Nicomedes Méndez me miró con suspicacia.
—Eso no lo sabe cualquiera —murmuró—. Nadie lee. Y los recuerdos de la gente no llegan a tanto.
—Me… me lo contaron.
—Ha llegado a ejecutarse gente en el Llano de la Boquería.
Mis ojos se nublaron un momento.
Musité:
—También me lo han contado.
—La ley tiene que ser inflexible —murmuró el verdugo con auténtico orgullo profesional—. Igualmente se había ejecutado en la Cruz Cubierta, aunque eso lo sabe aún menos gente. Yo sé el nombre del último que fue ejecutado allí.
—Yo también. Se llamaba José Escola —dije velozmente.
—Coño… ¿Y sabes qué apodo tenía?
—El «Sang i Fetge».
La admiración de Nicomedes Méndez se le leía en la cara.
Seguro que nunca se había encontrado con un tipo como yo. Casi extasiado, me pasó la mano por la espalda.
—Tú vas a ser el mejor ayudante que podía soñar —dijo—, y yo soy el único hombre que puede llevarte en línea recta hasta el nido de ratas de la cárcel. Quiero que esta misma noche conozcas al condenado a muerte.
Y añadió:
—Yo sé que antes de la ejecución el reo es visitado por un médico.
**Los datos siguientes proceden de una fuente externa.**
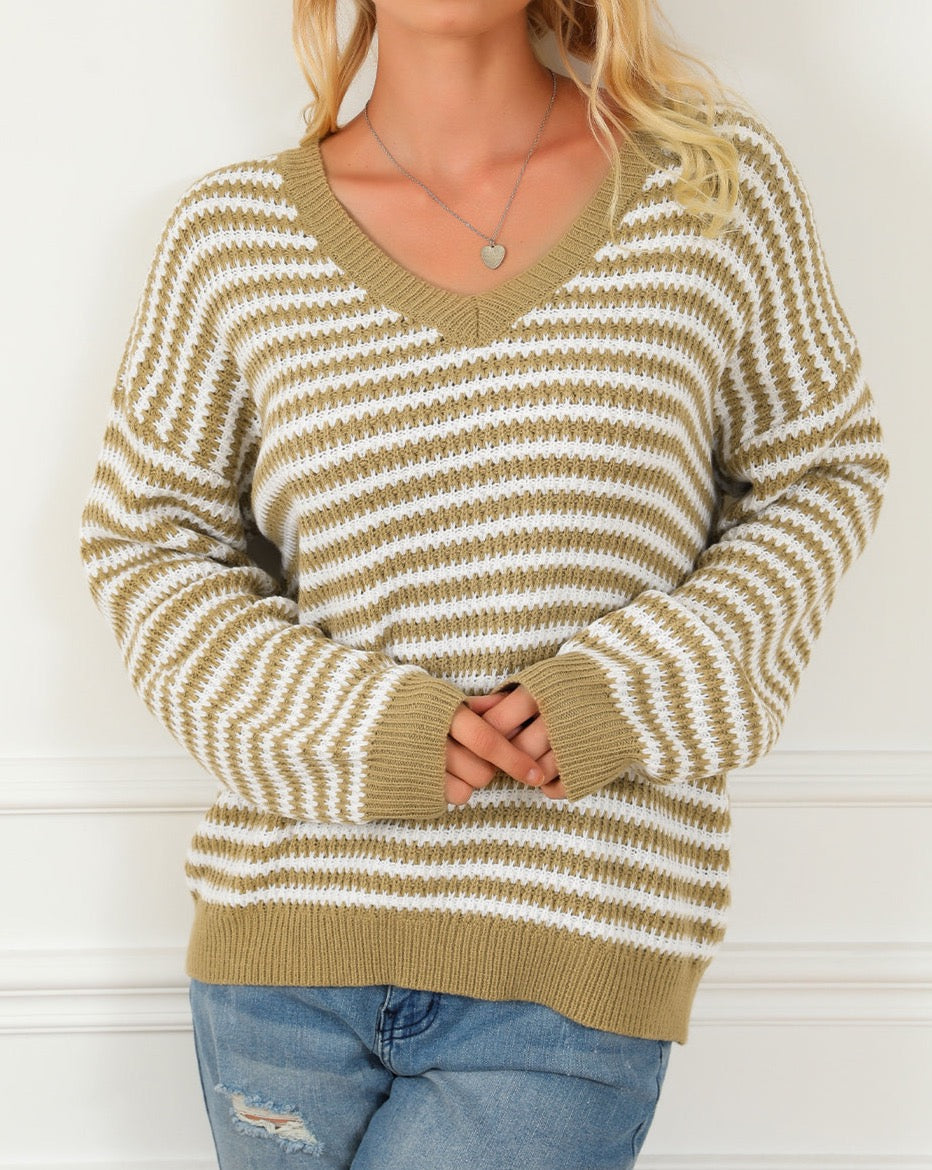 Stripe Long Sleeve V-Neck Sweater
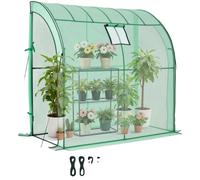 VEVOR, invernadero de 198x100x200 cm, invernadero de plástico, invernadero para tomates, invernadero para tomates con ventana, cubierta de PE, estante, puertas con cremallera enrollables, invernadero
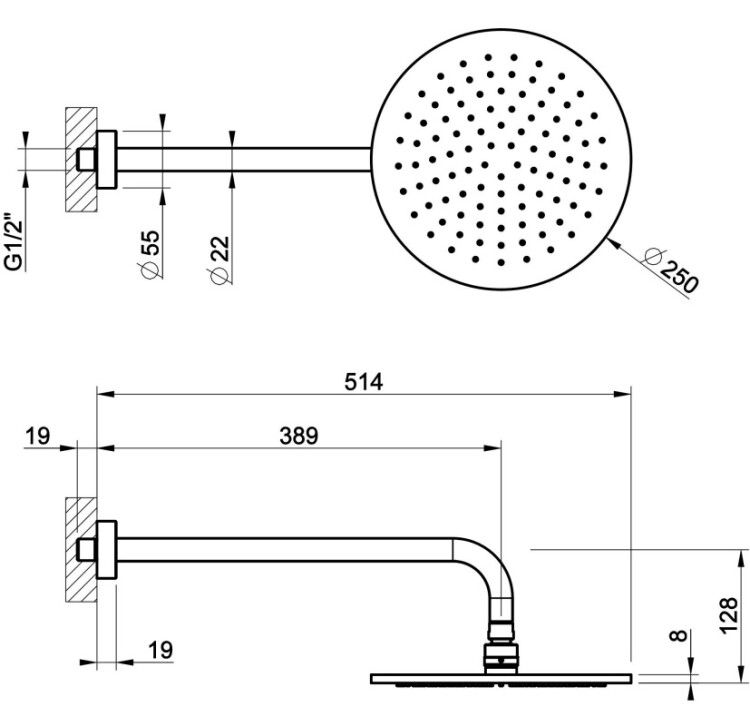 Верхний душ Gessi Habito круглый Ø 250 мм настенный Nickel PVD 66148720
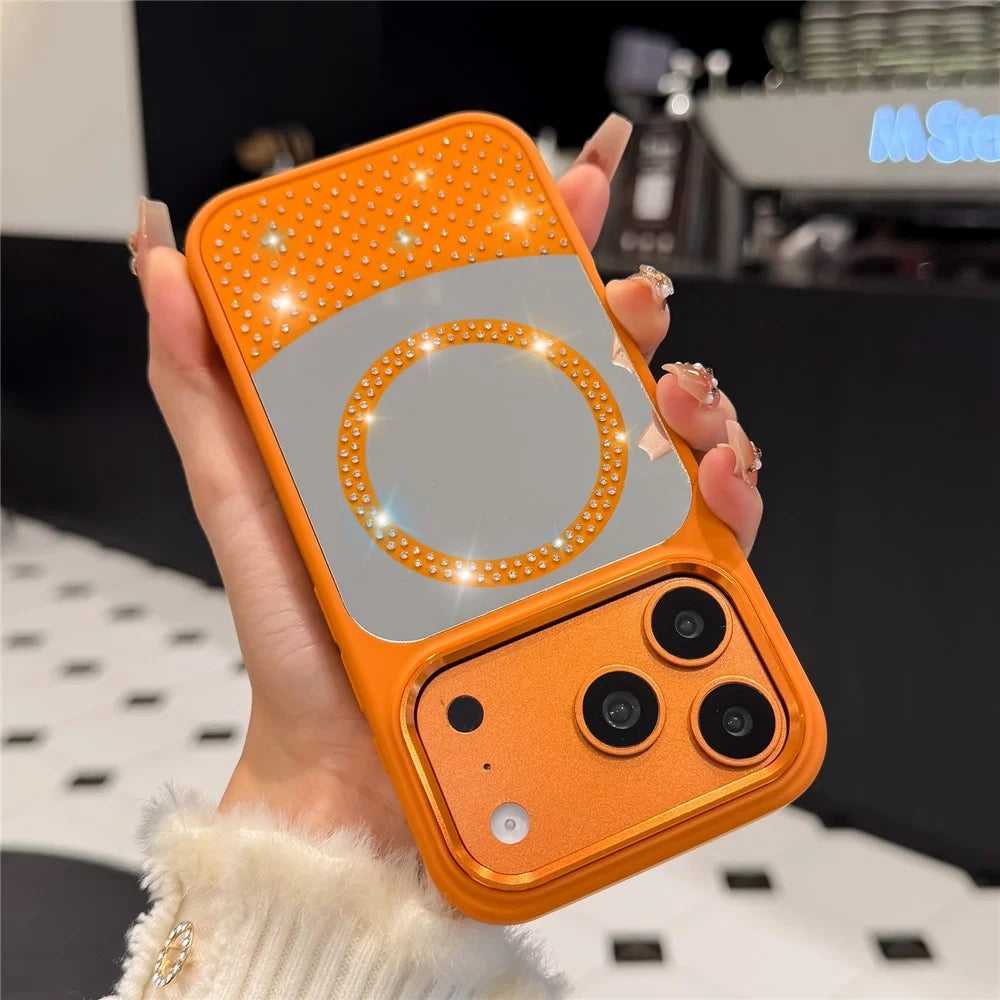 For iPhone 17 Pro Magnetic Case Mirror Surface TPU + PC Shockproof Phone Cover Compatible with MagSafe - Orange - 5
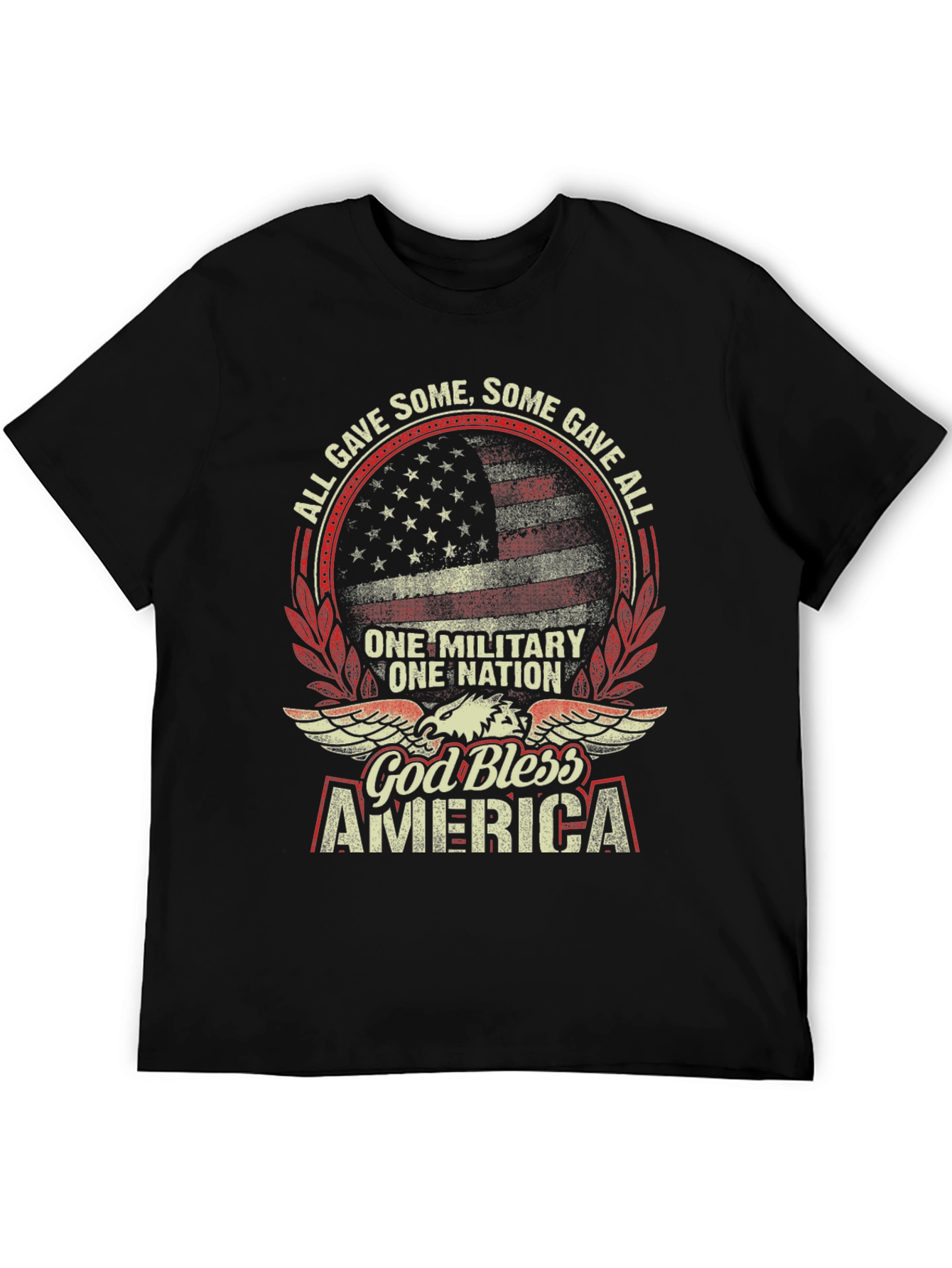 Black God Bless America Patriotic T-Shirt view 5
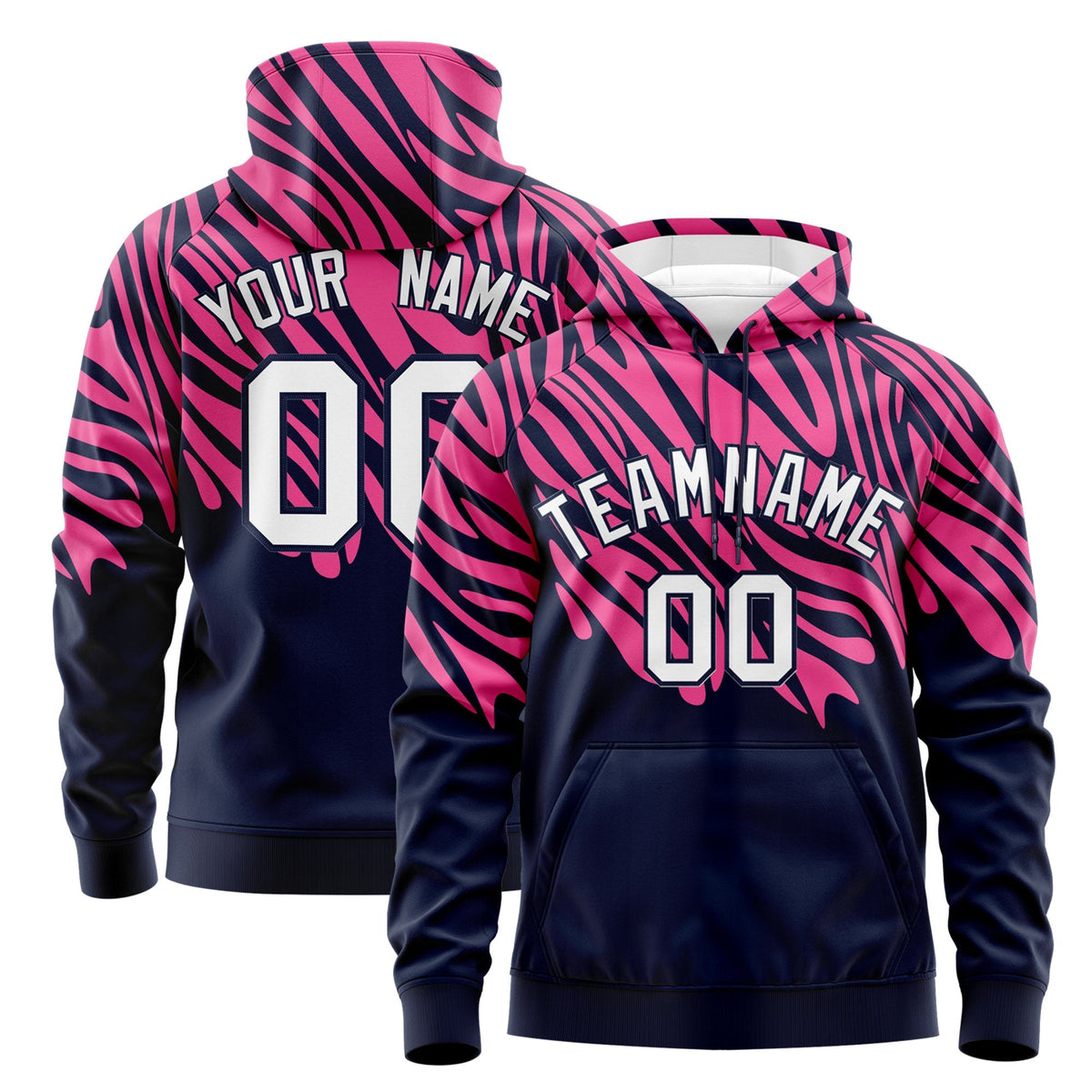 Custom Pink Navy Leopard Print Pullover Sweatshirt Hoodie| KXKSHOP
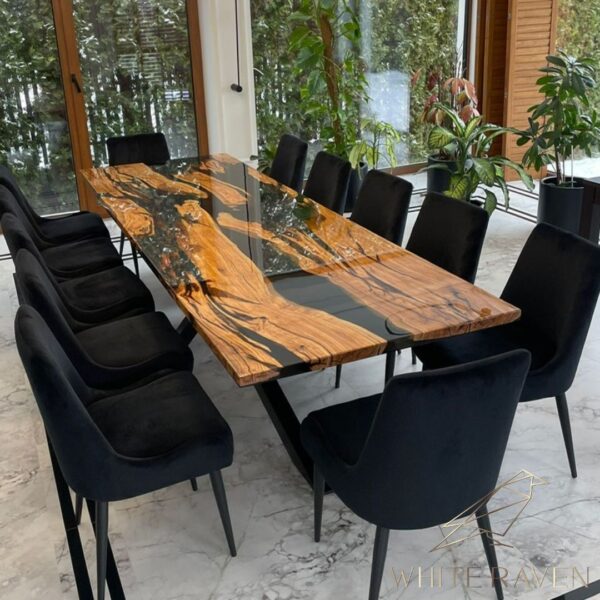Stół z drewna oliwnego i żywicy OLIVE WOOD TABLE 3D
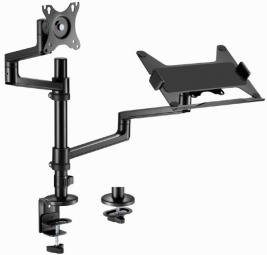 Product_110854_1 Monitora stiprinājums Gembird Desk Mounted Adjustable monitor arm with Notebook Tray - Image 1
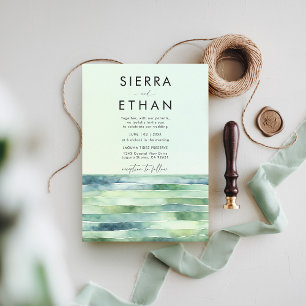 Coastal Beach Tide Pool Green Stripes Hochzeit Einladung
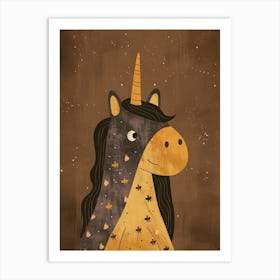 Black & Mustard Pattern Unicorn Art Print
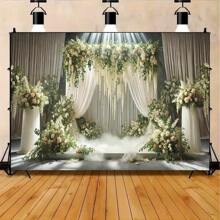 1pc Romantic Floral Wedding Background Banner, Party Decoration, Multi-Purpose Event Background For Studio, Home And Garden Celebrations, Photo Background With Polyester For Indoor And Outdoor Festivals. - Multicolor - View 6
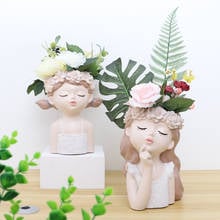 European Style Home Decoration Personality Girl Large Resin Flower Pot Creative Living Room Desktop Landscape Potted Furnishings 2024 - buy cheap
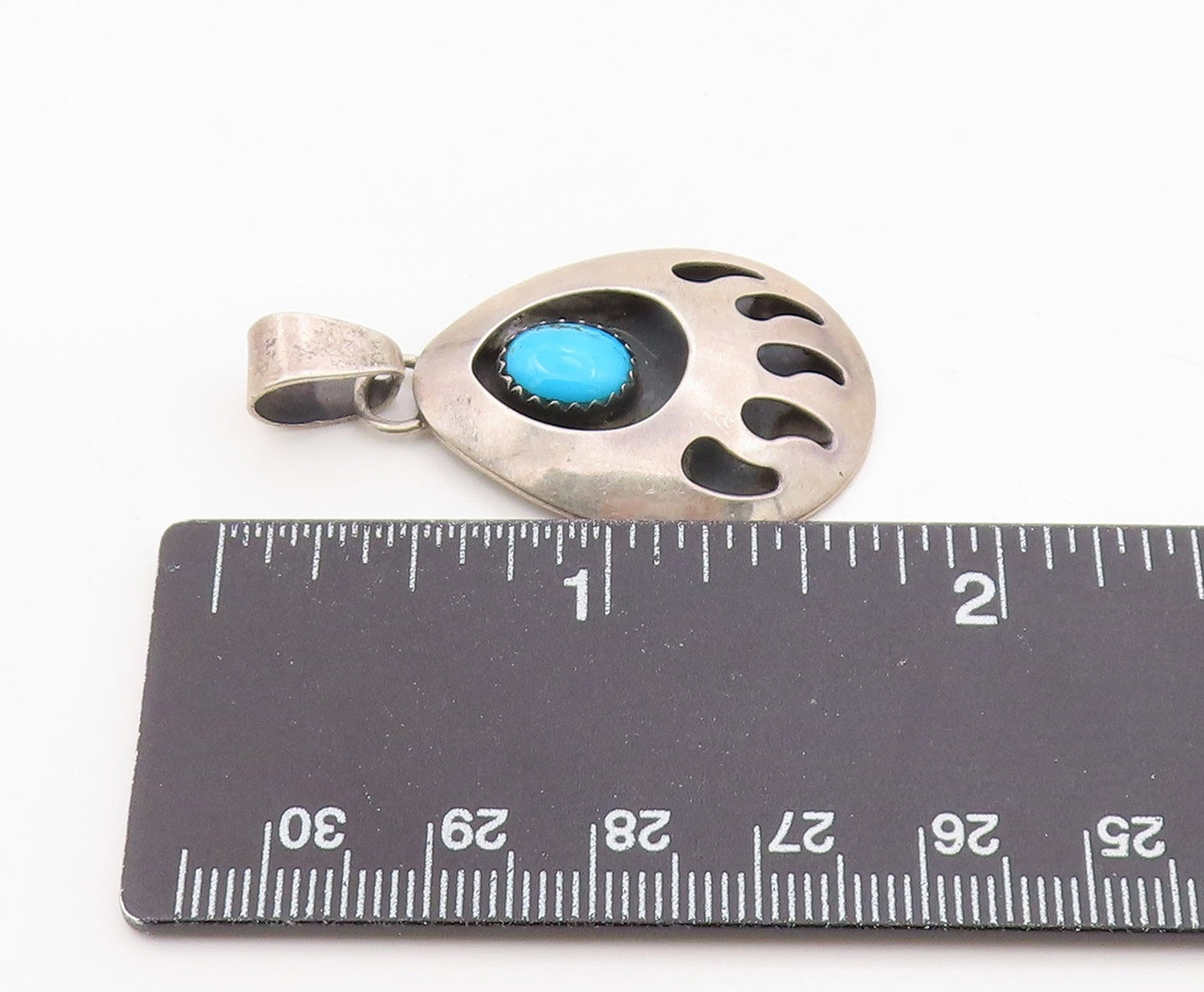 925 Sterling Silver Vintage Pendant KATHLEEN CHAVEZ Navajo Turquoise Paw PT26341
Me han contado que el último que vio al verdugo le tendió la mano y le saludó diciendo:
—¿Qué tal, colega?…
Fue así, de la mano de Nicomedes Méndez, como penetré de soslayo en los entresijos de la muerte. Lo primero que noté es que, ante la inminencia de una ejecución, la gente tenía unos deseos enormes de conocer al verdugo de Barcelona. ¿Qué cara tendría? ¿Su aspecto seguiría siendo el de un ser humano? Pero nadie conocía de verdad a Nicomedes Méndez, excepto el funcionario del Tesoro Público que le pagaba su sueldo. Esa curiosidad popular fue la razón de que un periódico,
El Noticiero Universal
, deseando satisfacer a sus lectores, publicara un dibujo con su cara. Pero el dibujante se equivocó. Fue un error impagable que ha quedado para siempre en los recuerdos de la prensa. En lugar de la cara del verdugo hizo aparecer… ¡la del famoso novelista Narcís Oller!… que además acababa de ganar los Juegos Florales de la ciudad. Las maldiciones de Oller y sus invocaciones al Dios Todopoderoso, señor de los Ejércitos, llenaron durante semanas los cafés, las mesas familiares, las casas de préstamos y los bancos de una ciudad tan ilustre como Barcelona.